[Data extracted from a collection]
<<<<

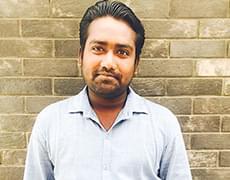 Ravi Saini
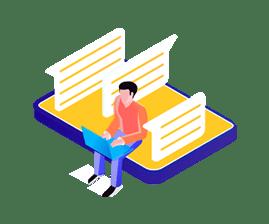 בנייה וניהול עמודי פייסבוק לבעלי עסקים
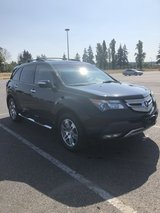 2007 Acura MDX AWD Technology Package in Fort Lewis, Washington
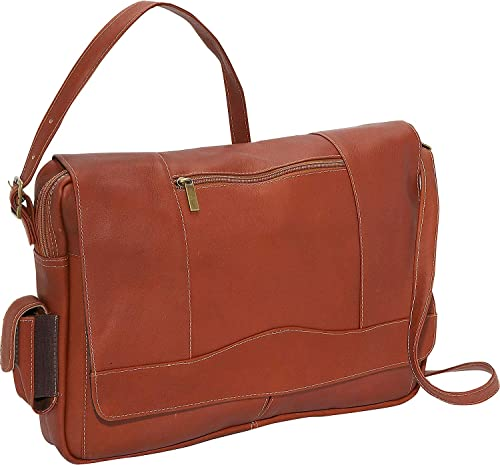 David King Leather 3 4 Flap Laptop Messenger Bag in Tan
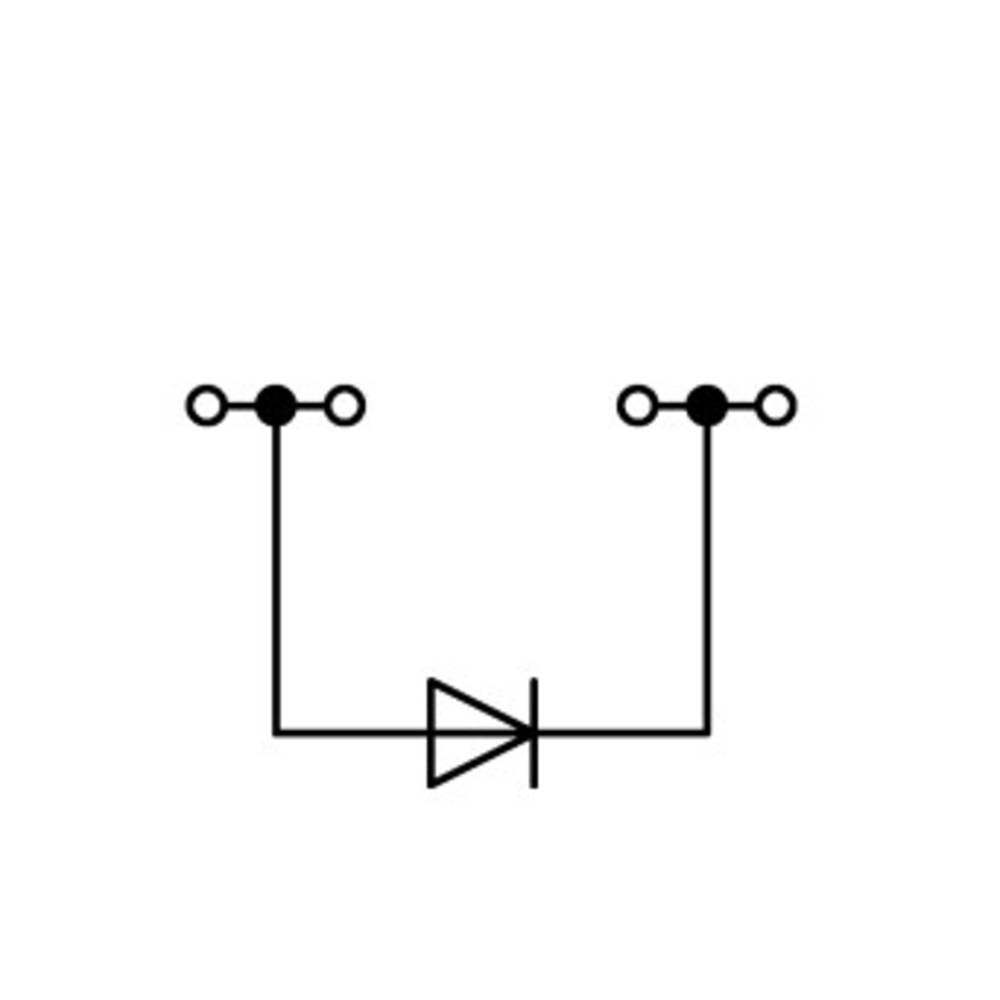 Diodeklemme 6.20 mm Trækfjeder Belægning: L Grå WAGO 2004-1411/1000-400 50 stk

>>>>

What to do:
With images excluded, write the records above out again exactly.

Your solution:
 Ravi Saini
 בנייה וניהול עמודי פייסבוק לבעלי עסקים
 2007 Acura MDX AWD Technology Package in Fort Lewis, Washington
 David King Leather 3 4 Flap Laptop Messenger Bag in Tan
 Diodeklemme 6.20 mm Trækfjeder Belægning: L Grå WAGO 2004-1411/1000-400 50 stk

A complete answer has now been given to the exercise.